▸ **Written request**: Copy the material from the line containing "How much space" through the end, replacing "murky green water" with "dark green water" and leaving everything else unchanged.

[BEGIN Supplied data]

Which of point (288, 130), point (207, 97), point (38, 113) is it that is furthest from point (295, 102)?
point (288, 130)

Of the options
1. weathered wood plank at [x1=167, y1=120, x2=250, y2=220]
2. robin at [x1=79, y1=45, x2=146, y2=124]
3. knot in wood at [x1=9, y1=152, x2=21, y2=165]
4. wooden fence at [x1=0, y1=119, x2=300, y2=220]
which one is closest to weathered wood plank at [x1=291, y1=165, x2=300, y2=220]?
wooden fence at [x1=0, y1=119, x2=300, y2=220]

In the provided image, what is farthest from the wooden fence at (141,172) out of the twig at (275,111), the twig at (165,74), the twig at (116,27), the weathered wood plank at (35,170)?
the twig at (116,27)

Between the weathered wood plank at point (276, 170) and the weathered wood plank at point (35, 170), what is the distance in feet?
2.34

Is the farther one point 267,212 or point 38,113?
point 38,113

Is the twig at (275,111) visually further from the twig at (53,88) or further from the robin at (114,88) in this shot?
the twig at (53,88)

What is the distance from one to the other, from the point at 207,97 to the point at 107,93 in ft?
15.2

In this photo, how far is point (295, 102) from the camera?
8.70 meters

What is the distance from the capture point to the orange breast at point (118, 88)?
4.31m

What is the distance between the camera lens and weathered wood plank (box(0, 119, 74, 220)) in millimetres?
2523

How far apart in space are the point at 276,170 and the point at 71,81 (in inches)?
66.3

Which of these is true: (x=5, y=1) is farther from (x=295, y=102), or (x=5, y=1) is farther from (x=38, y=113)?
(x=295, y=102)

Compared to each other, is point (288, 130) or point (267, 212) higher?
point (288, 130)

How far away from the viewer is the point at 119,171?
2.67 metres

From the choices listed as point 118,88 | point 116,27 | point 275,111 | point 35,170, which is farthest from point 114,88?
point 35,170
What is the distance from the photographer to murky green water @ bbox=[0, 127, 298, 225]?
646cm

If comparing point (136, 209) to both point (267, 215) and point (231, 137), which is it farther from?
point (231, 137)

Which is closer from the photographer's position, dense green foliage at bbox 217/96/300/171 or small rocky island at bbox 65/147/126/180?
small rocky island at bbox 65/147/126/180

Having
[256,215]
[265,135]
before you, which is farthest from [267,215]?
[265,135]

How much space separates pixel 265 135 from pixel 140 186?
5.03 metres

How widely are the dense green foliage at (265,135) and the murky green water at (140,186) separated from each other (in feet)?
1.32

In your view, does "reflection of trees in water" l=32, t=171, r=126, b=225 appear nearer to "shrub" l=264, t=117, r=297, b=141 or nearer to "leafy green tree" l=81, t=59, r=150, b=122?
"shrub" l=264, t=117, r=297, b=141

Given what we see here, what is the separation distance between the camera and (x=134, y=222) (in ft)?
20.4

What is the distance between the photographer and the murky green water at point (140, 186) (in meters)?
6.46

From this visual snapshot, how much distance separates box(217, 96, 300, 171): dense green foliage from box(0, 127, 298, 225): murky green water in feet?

[END Supplied data]

▸ **Answer for the task**:
How much space separates pixel 265 135 from pixel 140 186?
5.03 metres

How widely are the dense green foliage at (265,135) and the dark green water at (140,186) separated from each other (in feet)?
1.32

In your view, does "reflection of trees in water" l=32, t=171, r=126, b=225 appear nearer to "shrub" l=264, t=117, r=297, b=141 or nearer to "leafy green tree" l=81, t=59, r=150, b=122?
"shrub" l=264, t=117, r=297, b=141

Given what we see here, what is the separation distance between the camera and (x=134, y=222) (in ft)?
20.4

What is the distance between the photographer and the dark green water at point (140, 186) (in meters)?
6.46

From this visual snapshot, how much distance separates box(217, 96, 300, 171): dense green foliage from box(0, 127, 298, 225): dark green water in feet?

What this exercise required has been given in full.